The VV often visits the village of Kingsland in Herefordshire. Some of her family still live there, and she spent many happy childhood days wandering past the black-and-white houses, set next to grander Georgian stone, and the later Victorian red brick homes with their little front gardens and black iron railings dividing front paths from the pavement edge.

The house that is pictured above on the left, with its ivy-smothered windows and walls, was once the village rectory. The VV has never been inside and these days it is privately owned, but it has always held some sense of allure and now takes on a life of its own in the pages of Elijah's Mermaid, the VV's second Victorian novel.

At the side of the house is a public walkway that leads to a path through a meadow, and then beyond a 'kissing gate' to enter the village church yard - presumably the very route that the local rectors used to take.

However, turn right at the house's back boundary and, rather than heading across the field, you may well find a little stream almost hidden by shrubs and low branches of trees to form a natural barrier between the gardens and pasture land.

The VV has always been drawn to that stream and in Elijah's Mermaid, she has re-imagined its path as being somewhat larger  - a place where two orphaned children who are living with their grandfather love to spend their days in play and, after reading The Water Babies written by Charles Kingsley, to try and catch such a creature inside the trap of a jam jar.

Woman by a stream, from The London Illustrated News, 1875 

But in the local village lore, although no water babies were ever caught, there is talk of something sinister inhabiting the water - a story that tells how, on still dark nights, the cries of a wailing child can be heard.

The origin of the 'haunting' is said to stem back to the time when a village rector lived in the house with only his daughter for company. The local gossips would have it that the girl appeared to be with child, with all manner of aspersions cast as to who the father might happen to be. However, no child was ever seen and the scandalmongers tongues were stilled - until the night when a poacher was walking along the banks of the stream, when he heard the cries of a mewling babe and, on further investigation, was shocked to discover a tiny corpse.

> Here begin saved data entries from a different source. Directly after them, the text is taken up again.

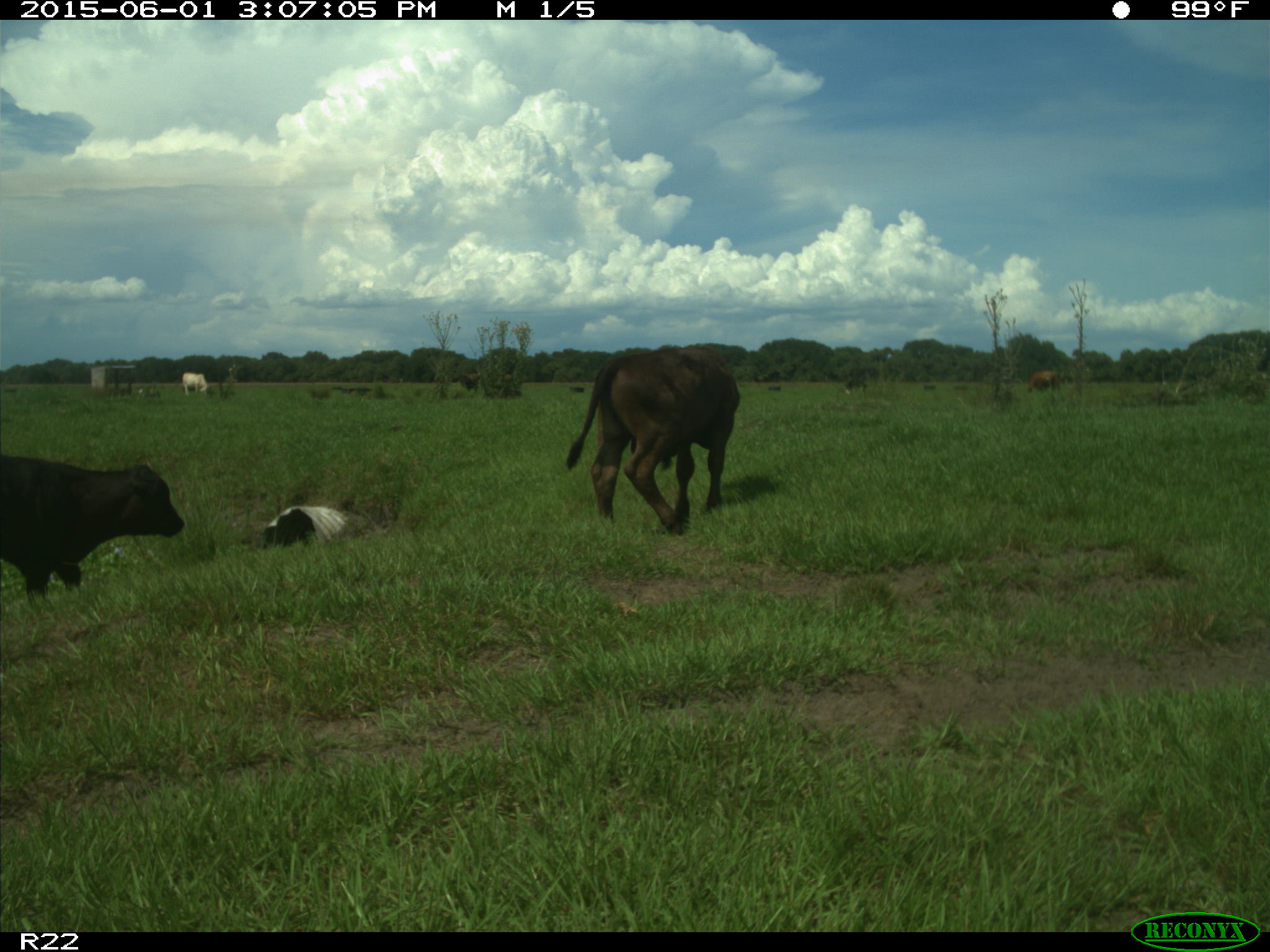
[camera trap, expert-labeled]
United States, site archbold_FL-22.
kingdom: Animalia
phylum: Chordata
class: Mammalia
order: Artiodactyla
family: Bovidae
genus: Bos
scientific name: Bos taurus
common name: domestic cow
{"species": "Bos taurus (domestic cow)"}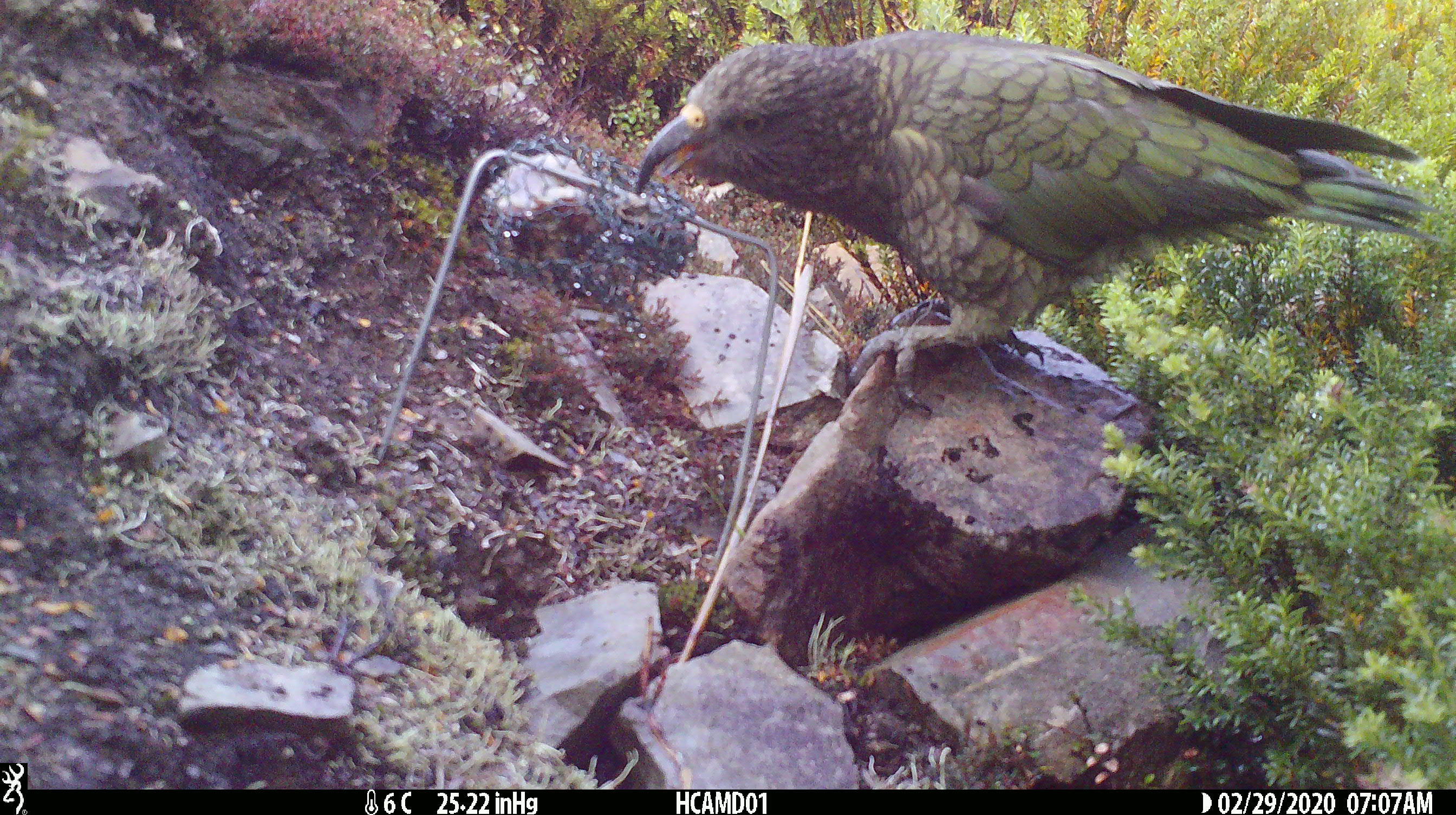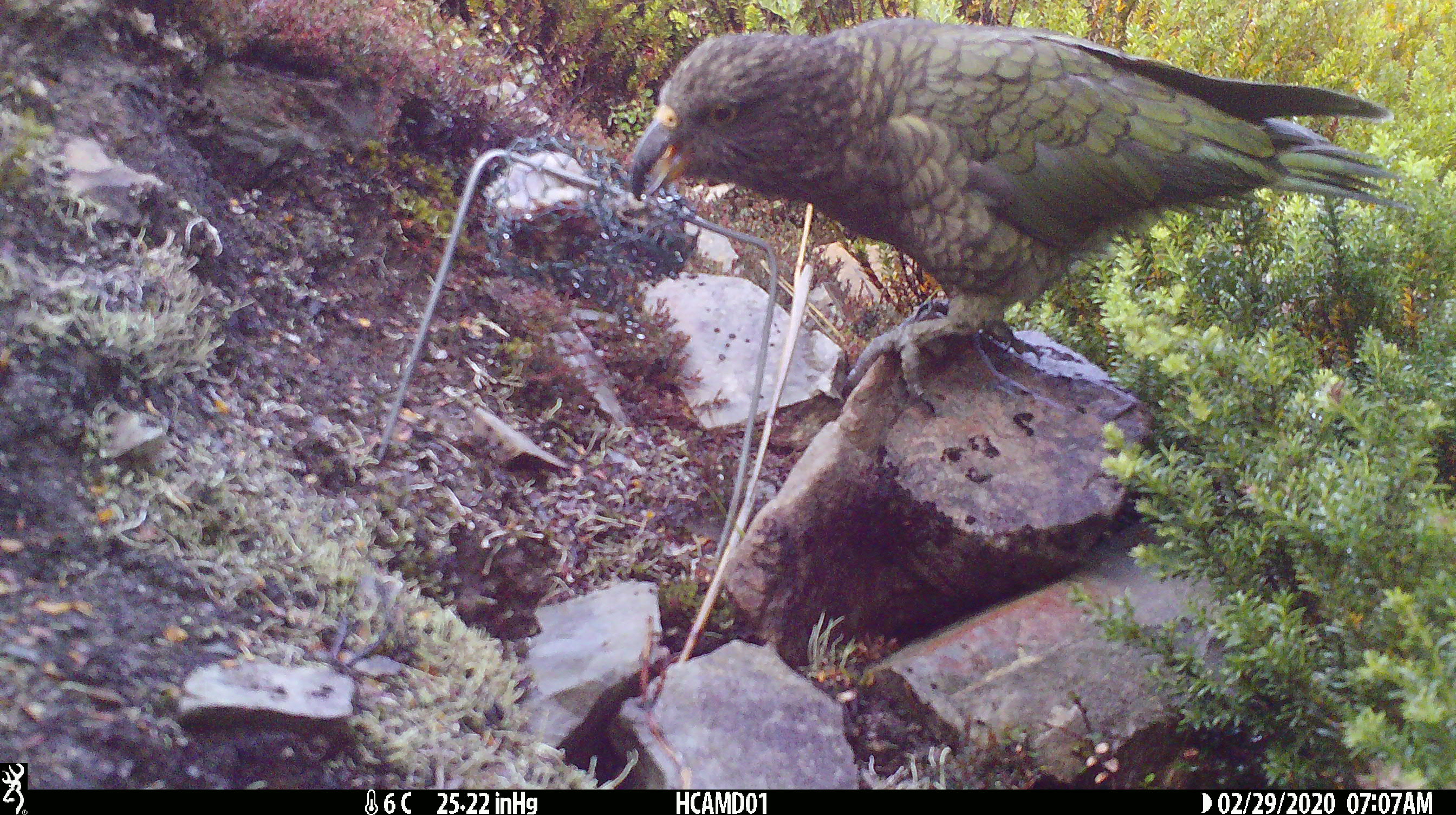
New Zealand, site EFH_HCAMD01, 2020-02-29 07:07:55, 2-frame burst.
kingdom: Animalia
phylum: Chordata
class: Aves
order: Psittaciformes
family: Strigopidae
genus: Nestor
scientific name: Nestor notabilis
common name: kea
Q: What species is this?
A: Kea (Nestor notabilis).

In the tradition of these things, it is still said to this very day that if you walk past the stream at night you might also hear the cries of the child who was either born or concealed in the water; abandoned there and left to drown. And now, in Elijah's Mermaid, the VV has made her own allusion to this tragic story and, hopefully, to have laid the ghost of whatever it is that cries at night.


  1. Don't you just love it when the fires of imagination are lit?
    A woman with whom I spoke on the telephone one day, was/is a writers dream!
    She did not just speak, she crawled through the wire into the room pointing her finger stomping on the floor, her eyes blazing.
    Her anger was misdirected, but her character deserves to be in a novel.

  2. I think you have the first lines of a novel right there...She did not speak. She crawled through the wire into the room...


  3. Delicious post VV - love the kernel of truth in these urban ( country) tales - glad it has led you to EM - can't wait to read


    (blogger still won't let me post a wordpress comment)

  4. Ooooh, that's so intriguing. How wonderful that you've alluded to it in your new novel. I love the title of it.

  5. Thank you! Gonadal-girl, sorry about difficulty posting via Wordpress. My comment settings are set for anyone, not google registered restricted, so it shouldn't happen. Does it happen on other Blogspot accounts?